### What the task requires:
Work out how many lines of the listing hold "site", then state only that count.

### Input for this task:
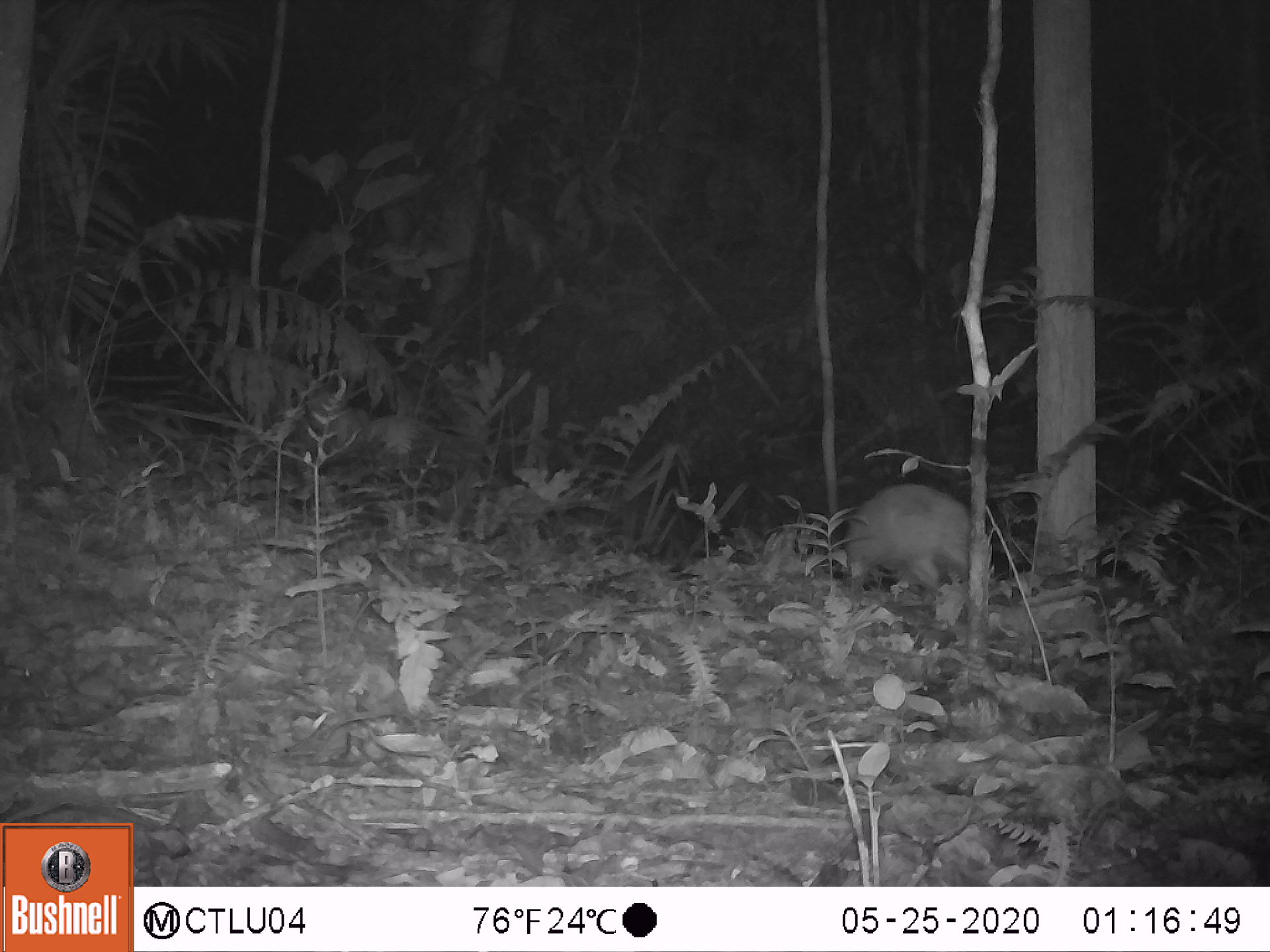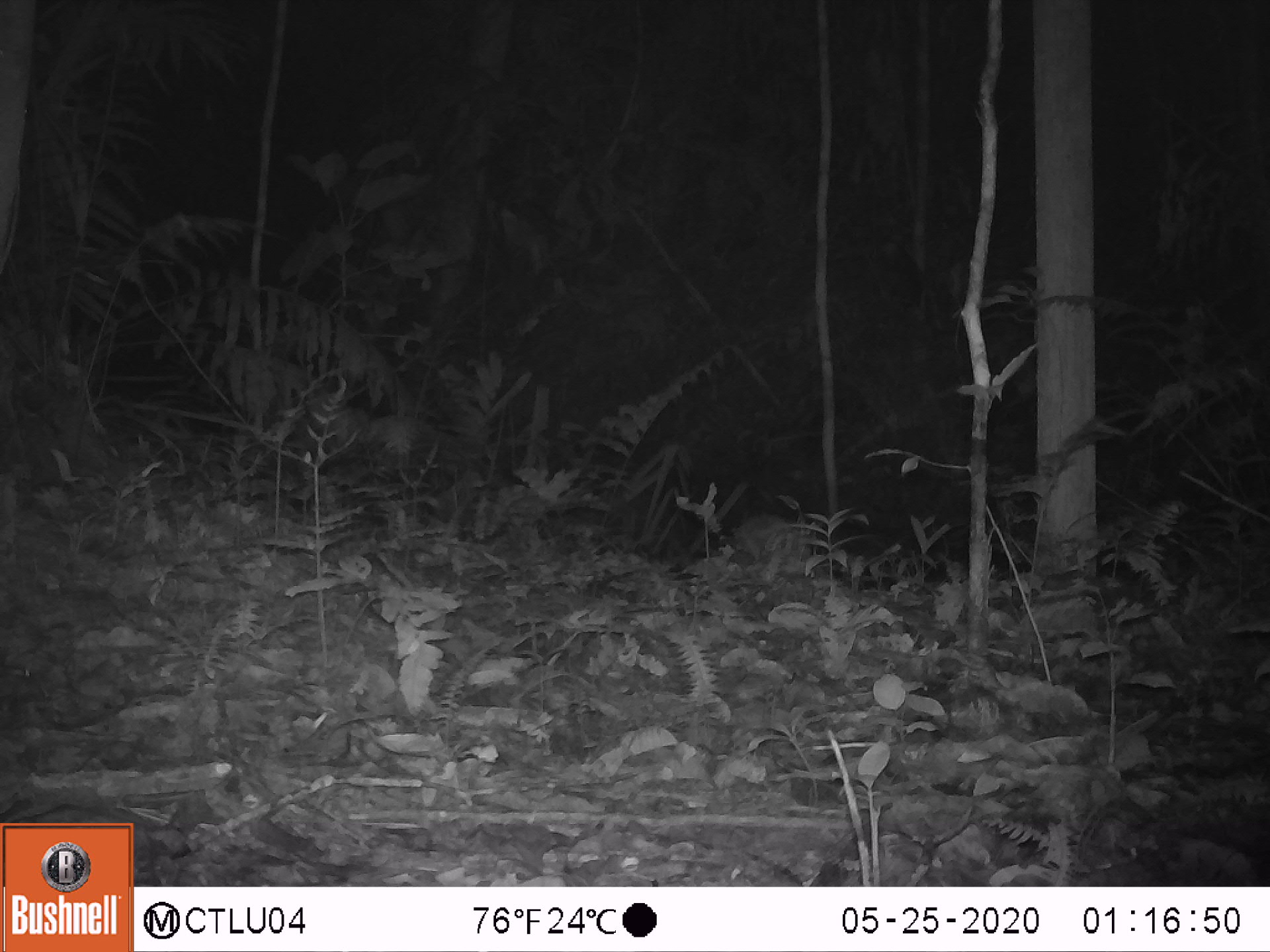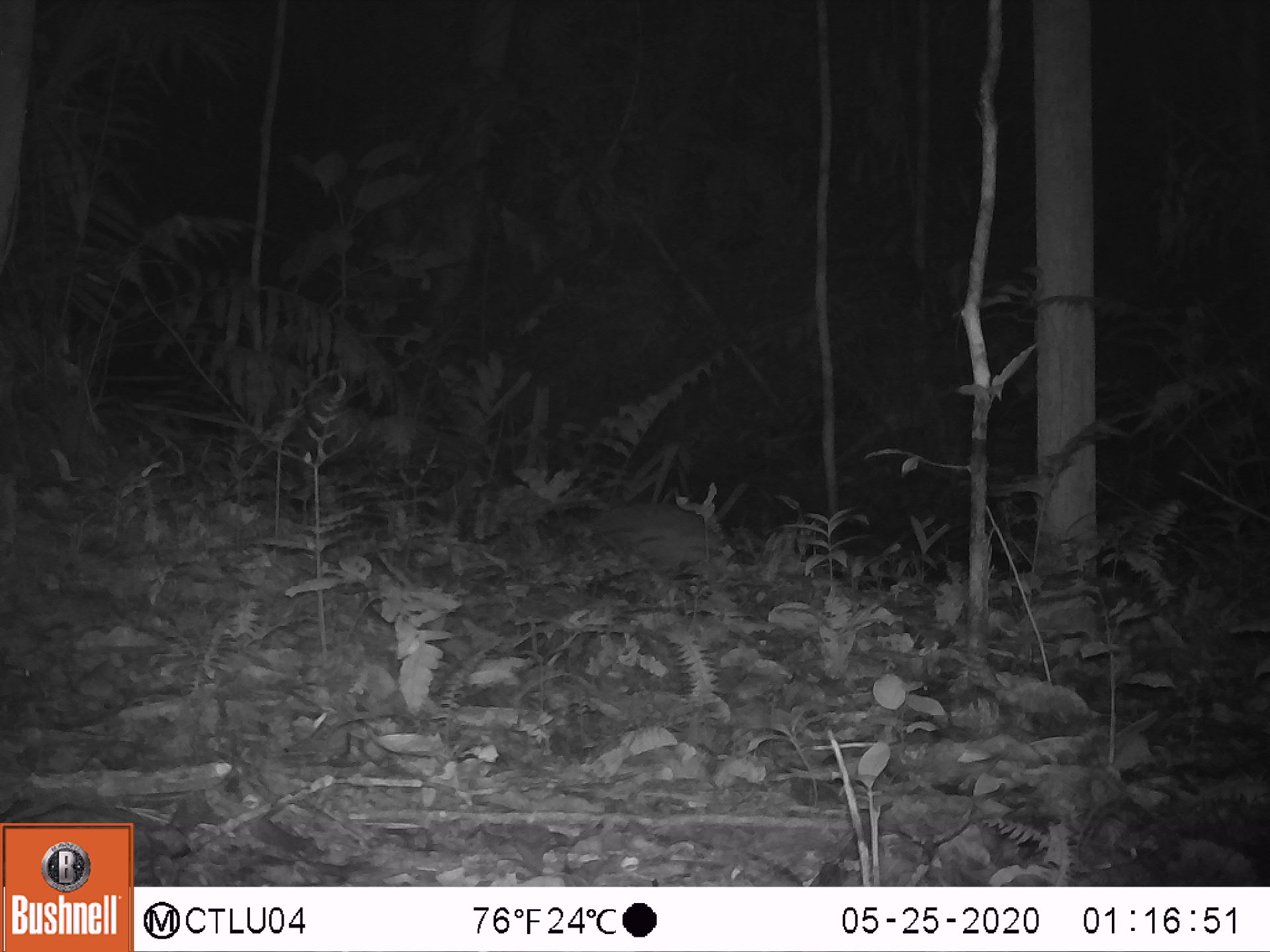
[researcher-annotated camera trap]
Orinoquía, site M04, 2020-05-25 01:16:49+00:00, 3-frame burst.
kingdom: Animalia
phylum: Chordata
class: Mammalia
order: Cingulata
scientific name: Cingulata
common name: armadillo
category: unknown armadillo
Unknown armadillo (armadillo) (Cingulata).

...

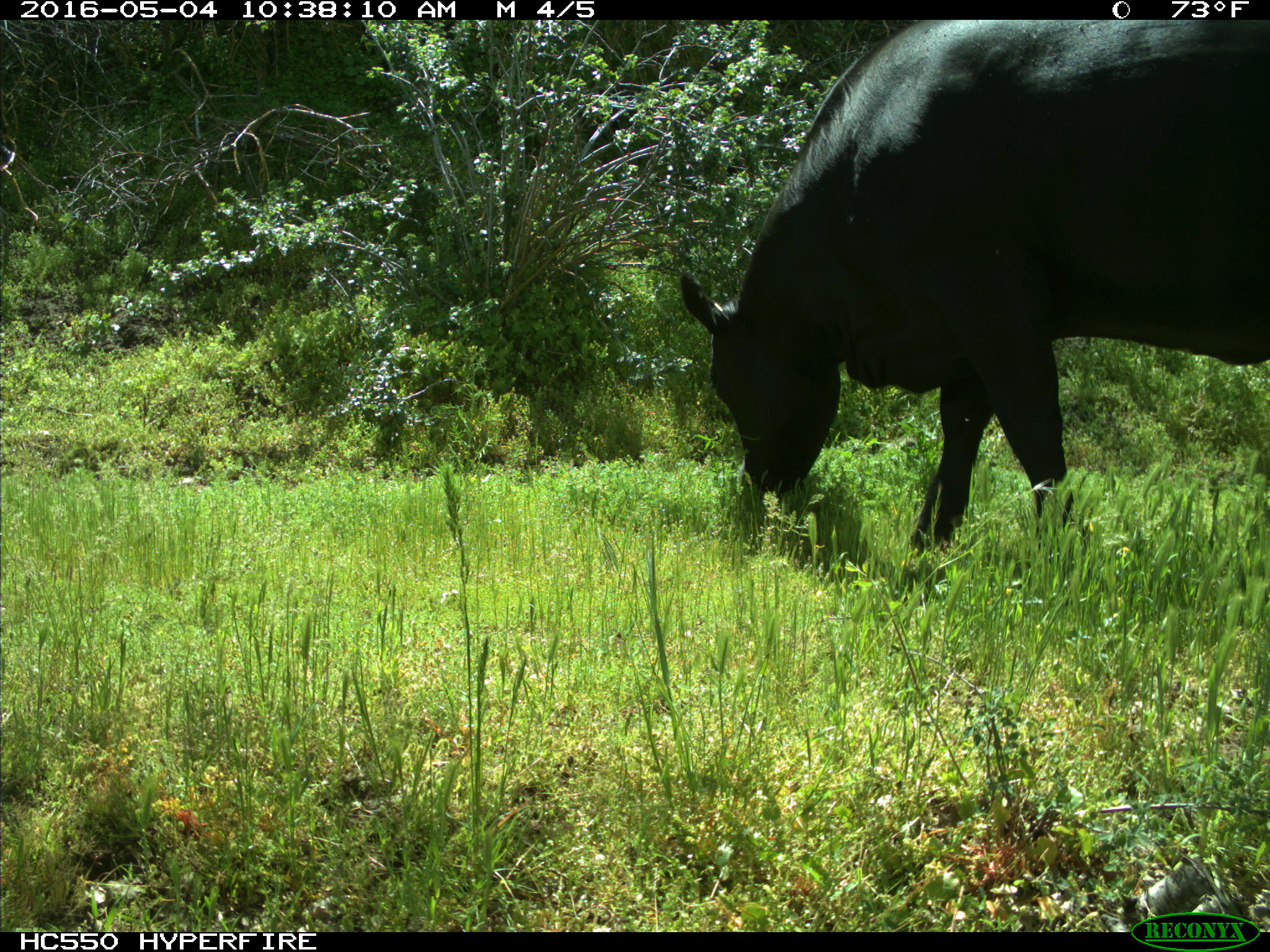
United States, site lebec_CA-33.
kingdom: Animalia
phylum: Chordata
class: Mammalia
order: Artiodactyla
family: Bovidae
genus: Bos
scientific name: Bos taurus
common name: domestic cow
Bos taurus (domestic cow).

### Response to the task:
2